- **To do**:
Extract every item below verbatim, reproducing each line with no changes.

Records of scene-based questions

==*==

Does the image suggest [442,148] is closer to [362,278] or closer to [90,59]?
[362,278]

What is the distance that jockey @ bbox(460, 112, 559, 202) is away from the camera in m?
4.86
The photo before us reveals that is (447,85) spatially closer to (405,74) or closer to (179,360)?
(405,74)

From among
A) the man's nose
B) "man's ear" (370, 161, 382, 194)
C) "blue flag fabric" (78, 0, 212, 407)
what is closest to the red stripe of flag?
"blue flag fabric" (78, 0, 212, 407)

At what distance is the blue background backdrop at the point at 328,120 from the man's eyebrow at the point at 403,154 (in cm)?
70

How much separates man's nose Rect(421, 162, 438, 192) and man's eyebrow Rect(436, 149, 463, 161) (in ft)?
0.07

==*==

- **Task response**:
Does the image suggest [442,148] is closer to [362,278] or closer to [90,59]?
[362,278]

What is the distance that jockey @ bbox(460, 112, 559, 202) is away from the camera in m?
4.86
The photo before us reveals that is (447,85) spatially closer to (405,74) or closer to (179,360)?
(405,74)

From among
A) the man's nose
B) "man's ear" (370, 161, 382, 194)
C) "blue flag fabric" (78, 0, 212, 407)
what is closest to the red stripe of flag?
"blue flag fabric" (78, 0, 212, 407)

At what distance is the blue background backdrop at the point at 328,120 from the man's eyebrow at the point at 403,154 (in cm)?
70

How much separates man's nose Rect(421, 162, 438, 192) and man's eyebrow Rect(436, 149, 463, 161) (in ft)?
0.07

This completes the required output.